=== What to work on ===
a) Print everything in the dating story from "Oh, sure, it" down to "silence was deafening.".
b) Does the dating story agree with each of these statements? Answer yes or no for each and quote the words that decide it. (i) Rhonda asked the narrator to pick a place to meet. (ii) The coffeehouse the narrator proposed was on Melrose Avenue. (iii) Rhonda called the narrator back once she got into her house.
c) In the dating story, where did Rhonda say she was as the call ended?

Oh, sure, it started promisingly enough. Rhonda and I had each seen the other's photo and profile on a singles Web site, granted one another profile approval and were now talking on the phone for the first time.
Things were going pleasantly until Rhonda suggested that I choose a place for us to meet. I suggested a coffeehouse with outdoor tables at The Grove. She reacted unimpressed. I then mentioned a charming little place on Melrose Avenue with a Japanese tea garden in the back. She yawned. Finally, I offered a second Melrose locale -- a quaint French cafe with outdoor porch seating and fabulous homemade desserts. The silence was deafening.
"Problem?" I inquired.
"Those places just aren't very romantic," she informed me.
Not very romantic? I was stunned. Did I miss something here? Is it our anniversary? It's our first meeting, for crying out loud! We don't even know if we have any in-person chemistry. I told Rhonda that, to me, any "romance" occurs as a function of the chemistry between the two people. And that chemistry happens (or doesn't) whether the people are meeting at the Polo Lounge of the Beverly Hills Hotel, the Ritz in Paris, or at Taco Bell in Pacoima. She mumbled an unconvinced, "I guess so," told me she was on her cell phone in the car, about to park in her garage and would call me back as soon as she got in the house. I never heard back from her.

=== Dataset excerpts ===
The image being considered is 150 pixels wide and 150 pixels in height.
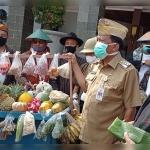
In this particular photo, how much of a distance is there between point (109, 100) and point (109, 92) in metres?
0.07

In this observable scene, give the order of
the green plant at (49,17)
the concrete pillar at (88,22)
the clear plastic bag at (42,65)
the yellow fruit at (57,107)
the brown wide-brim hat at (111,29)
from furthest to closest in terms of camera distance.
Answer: the concrete pillar at (88,22), the green plant at (49,17), the clear plastic bag at (42,65), the yellow fruit at (57,107), the brown wide-brim hat at (111,29)

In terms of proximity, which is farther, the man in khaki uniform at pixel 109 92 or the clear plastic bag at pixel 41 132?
the clear plastic bag at pixel 41 132

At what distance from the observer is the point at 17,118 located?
276 centimetres

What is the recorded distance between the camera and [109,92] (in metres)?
2.29

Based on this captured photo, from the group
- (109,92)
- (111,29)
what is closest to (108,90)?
(109,92)

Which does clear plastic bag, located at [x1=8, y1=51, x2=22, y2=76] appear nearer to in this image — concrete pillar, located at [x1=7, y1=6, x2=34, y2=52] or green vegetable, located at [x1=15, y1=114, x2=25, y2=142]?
green vegetable, located at [x1=15, y1=114, x2=25, y2=142]

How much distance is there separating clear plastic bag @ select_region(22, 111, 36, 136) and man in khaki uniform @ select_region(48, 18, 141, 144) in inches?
20.7

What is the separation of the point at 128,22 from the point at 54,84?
9239mm

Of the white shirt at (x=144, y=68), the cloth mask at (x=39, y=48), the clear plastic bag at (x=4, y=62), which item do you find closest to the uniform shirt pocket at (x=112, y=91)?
the clear plastic bag at (x=4, y=62)

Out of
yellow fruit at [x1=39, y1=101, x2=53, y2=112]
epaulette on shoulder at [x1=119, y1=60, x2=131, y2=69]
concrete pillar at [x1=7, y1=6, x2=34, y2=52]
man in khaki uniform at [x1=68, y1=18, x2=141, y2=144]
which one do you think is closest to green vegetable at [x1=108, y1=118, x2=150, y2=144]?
man in khaki uniform at [x1=68, y1=18, x2=141, y2=144]

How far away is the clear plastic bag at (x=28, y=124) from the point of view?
2.61m

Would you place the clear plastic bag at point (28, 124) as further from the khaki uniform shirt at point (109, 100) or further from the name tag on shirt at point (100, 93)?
the name tag on shirt at point (100, 93)

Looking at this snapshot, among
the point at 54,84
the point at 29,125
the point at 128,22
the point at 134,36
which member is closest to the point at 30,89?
the point at 54,84

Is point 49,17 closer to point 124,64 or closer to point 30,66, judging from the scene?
point 30,66
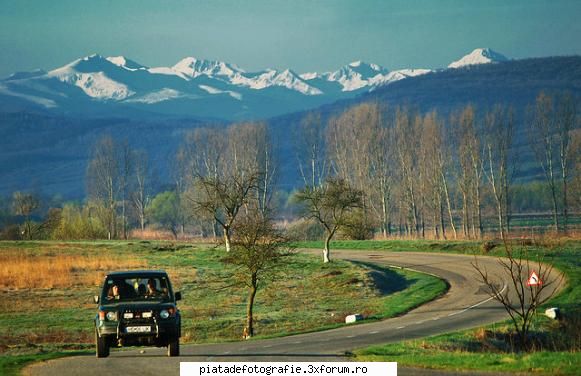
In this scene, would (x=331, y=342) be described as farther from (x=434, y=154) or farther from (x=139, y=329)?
(x=434, y=154)

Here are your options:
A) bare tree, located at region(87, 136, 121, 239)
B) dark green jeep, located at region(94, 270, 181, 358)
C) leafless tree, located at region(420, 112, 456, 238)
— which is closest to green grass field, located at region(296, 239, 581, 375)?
dark green jeep, located at region(94, 270, 181, 358)

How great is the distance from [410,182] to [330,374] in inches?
3681

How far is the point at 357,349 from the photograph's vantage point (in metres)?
30.9

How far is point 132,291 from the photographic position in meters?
27.0

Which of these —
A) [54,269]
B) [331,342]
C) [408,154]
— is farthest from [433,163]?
[331,342]

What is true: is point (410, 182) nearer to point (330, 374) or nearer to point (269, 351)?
point (269, 351)

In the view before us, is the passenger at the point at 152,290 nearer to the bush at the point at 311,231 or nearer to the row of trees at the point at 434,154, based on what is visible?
the row of trees at the point at 434,154

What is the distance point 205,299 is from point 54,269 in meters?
16.5

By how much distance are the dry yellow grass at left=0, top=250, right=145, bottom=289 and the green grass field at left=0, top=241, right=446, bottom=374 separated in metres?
0.11

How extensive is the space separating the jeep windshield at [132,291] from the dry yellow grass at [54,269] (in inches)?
1479

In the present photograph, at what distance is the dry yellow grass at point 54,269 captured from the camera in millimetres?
64250

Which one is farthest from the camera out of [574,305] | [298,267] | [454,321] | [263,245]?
[298,267]

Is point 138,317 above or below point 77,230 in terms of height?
below

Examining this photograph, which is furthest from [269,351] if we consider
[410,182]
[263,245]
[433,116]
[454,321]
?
[433,116]
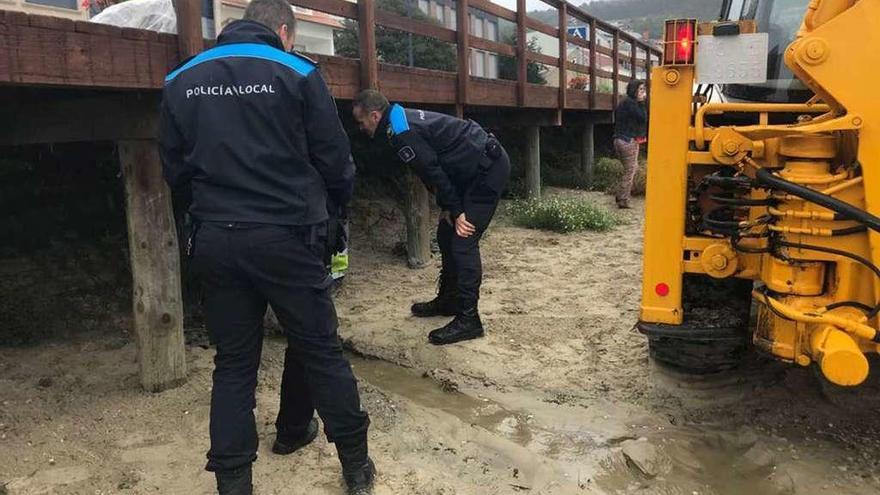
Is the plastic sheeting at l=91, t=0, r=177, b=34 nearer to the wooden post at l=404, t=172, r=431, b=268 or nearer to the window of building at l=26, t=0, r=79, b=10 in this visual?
the window of building at l=26, t=0, r=79, b=10

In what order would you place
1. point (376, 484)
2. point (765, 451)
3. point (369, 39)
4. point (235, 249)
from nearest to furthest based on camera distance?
point (235, 249)
point (376, 484)
point (765, 451)
point (369, 39)

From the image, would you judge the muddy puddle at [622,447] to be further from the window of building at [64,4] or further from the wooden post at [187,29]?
the window of building at [64,4]

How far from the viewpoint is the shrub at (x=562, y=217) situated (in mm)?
9164

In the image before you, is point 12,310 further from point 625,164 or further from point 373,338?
point 625,164

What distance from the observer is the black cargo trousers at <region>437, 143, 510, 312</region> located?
4.93m

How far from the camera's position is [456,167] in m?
4.86

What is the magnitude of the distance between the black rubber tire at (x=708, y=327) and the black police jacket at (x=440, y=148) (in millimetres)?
1711

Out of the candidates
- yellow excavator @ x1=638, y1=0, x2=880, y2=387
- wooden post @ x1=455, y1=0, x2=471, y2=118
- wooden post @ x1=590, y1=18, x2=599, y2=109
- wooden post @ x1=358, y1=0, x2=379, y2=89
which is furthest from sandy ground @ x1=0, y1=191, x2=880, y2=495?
wooden post @ x1=590, y1=18, x2=599, y2=109

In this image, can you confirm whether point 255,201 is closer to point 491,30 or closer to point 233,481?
point 233,481

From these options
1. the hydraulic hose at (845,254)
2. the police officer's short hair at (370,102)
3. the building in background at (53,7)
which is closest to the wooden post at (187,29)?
the police officer's short hair at (370,102)

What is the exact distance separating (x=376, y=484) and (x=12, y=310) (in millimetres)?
3413

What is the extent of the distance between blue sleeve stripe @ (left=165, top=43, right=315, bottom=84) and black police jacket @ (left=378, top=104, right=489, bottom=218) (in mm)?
1958

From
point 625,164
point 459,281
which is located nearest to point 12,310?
point 459,281

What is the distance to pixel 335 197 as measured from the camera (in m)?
2.95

=== Outputs in order ===
a)
Oh, sure, it started promisingly enough. Rhonda and I had each seen the other's photo and profile on a singles Web site, granted one another profile approval and were now talking on the phone for the first time.
Things were going pleasantly until Rhonda suggested that I choose a place for us to meet. I suggested a coffeehouse with outdoor tables at The Grove. She reacted unimpressed. I then mentioned a charming little place on Melrose Avenue with a Japanese tea garden in the back. She yawned. Finally, I offered a second Melrose locale -- a quaint French cafe with outdoor porch seating and fabulous homemade desserts. The silence was deafening.

b)
(i) Yes: "Rhonda suggested that I choose a place for us to meet."
(ii) No: "I suggested a coffeehouse with outdoor tables at The Grove."
(iii) No: "I never heard back from her."

c) She said she was on her cell phone in the car, about to park in her garage.